Work instructions | Repeat all the records, precisely as given.

Dataset records |
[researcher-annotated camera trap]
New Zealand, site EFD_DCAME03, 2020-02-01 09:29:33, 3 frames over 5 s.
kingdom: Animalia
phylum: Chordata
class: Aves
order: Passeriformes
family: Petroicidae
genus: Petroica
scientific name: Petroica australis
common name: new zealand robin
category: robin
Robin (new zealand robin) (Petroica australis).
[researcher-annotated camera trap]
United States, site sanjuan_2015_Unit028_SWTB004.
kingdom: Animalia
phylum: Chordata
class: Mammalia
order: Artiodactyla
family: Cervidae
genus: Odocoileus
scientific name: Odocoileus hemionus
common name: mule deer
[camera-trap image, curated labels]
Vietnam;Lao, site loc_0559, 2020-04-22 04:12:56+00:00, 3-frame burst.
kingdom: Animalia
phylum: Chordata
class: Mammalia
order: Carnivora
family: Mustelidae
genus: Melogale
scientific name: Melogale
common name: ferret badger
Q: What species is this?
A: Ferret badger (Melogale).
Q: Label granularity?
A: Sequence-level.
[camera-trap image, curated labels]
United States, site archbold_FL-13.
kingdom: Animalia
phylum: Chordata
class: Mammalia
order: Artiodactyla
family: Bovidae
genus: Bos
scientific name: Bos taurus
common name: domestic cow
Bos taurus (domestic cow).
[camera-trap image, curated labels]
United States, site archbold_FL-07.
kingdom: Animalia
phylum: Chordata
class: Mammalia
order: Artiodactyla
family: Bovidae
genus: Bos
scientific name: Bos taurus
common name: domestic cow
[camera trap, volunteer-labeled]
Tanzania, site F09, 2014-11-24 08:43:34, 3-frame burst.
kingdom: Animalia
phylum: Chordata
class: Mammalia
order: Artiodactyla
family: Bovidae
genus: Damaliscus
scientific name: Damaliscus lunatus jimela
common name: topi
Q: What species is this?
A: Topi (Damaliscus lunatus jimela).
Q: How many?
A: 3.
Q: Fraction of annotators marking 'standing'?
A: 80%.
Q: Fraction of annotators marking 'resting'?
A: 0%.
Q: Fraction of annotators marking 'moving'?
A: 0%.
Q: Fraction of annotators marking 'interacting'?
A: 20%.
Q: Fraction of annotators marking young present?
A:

Answer to the exercise |
[researcher-annotated camera trap]
New Zealand, site EFD_DCAME03, 2020-02-01 09:29:33, 3 frames over 5 s.
kingdom: Animalia
phylum: Chordata
class: Aves
order: Passeriformes
family: Petroicidae
genus: Petroica
scientific name: Petroica australis
common name: new zealand robin
category: robin
Robin (new zealand robin) (Petroica australis).
[researcher-annotated camera trap]
United States, site sanjuan_2015_Unit028_SWTB004.
kingdom: Animalia
phylum: Chordata
class: Mammalia
order: Artiodactyla
family: Cervidae
genus: Odocoileus
scientific name: Odocoileus hemionus
common name: mule deer
[camera-trap image, curated labels]
Vietnam;Lao, site loc_0559, 2020-04-22 04:12:56+00:00, 3-frame burst.
kingdom: Animalia
phylum: Chordata
class: Mammalia
order: Carnivora
family: Mustelidae
genus: Melogale
scientific name: Melogale
common name: ferret badger
Q: What species is this?
A: Ferret badger (Melogale).
Q: Label granularity?
A: Sequence-level.
[camera-trap image, curated labels]
United States, site archbold_FL-13.
kingdom: Animalia
phylum: Chordata
class: Mammalia
order: Artiodactyla
family: Bovidae
genus: Bos
scientific name: Bos taurus
common name: domestic cow
Bos taurus (domestic cow).
[camera-trap image, curated labels]
United States, site archbold_FL-07.
kingdom: Animalia
phylum: Chordata
class: Mammalia
order: Artiodactyla
family: Bovidae
genus: Bos
scientific name: Bos taurus
common name: domestic cow
[camera trap, volunteer-labeled]
Tanzania, site F09, 2014-11-24 08:43:34, 3-frame burst.
kingdom: Animalia
phylum: Chordata
class: Mammalia
order: Artiodactyla
family: Bovidae
genus: Damaliscus
scientific name: Damaliscus lunatus jimela
common name: topi
Q: What species is this?
A: Topi (Damaliscus lunatus jimela).
Q: How many?
A: 3.
Q: Fraction of annotators marking 'standing'?
A: 80%.
Q: Fraction of annotators marking 'resting'?
A: 0%.
Q: Fraction of annotators marking 'moving'?
A: 0%.
Q: Fraction of annotators marking 'interacting'?
A: 20%.
Q: Fraction of annotators marking young present?
A:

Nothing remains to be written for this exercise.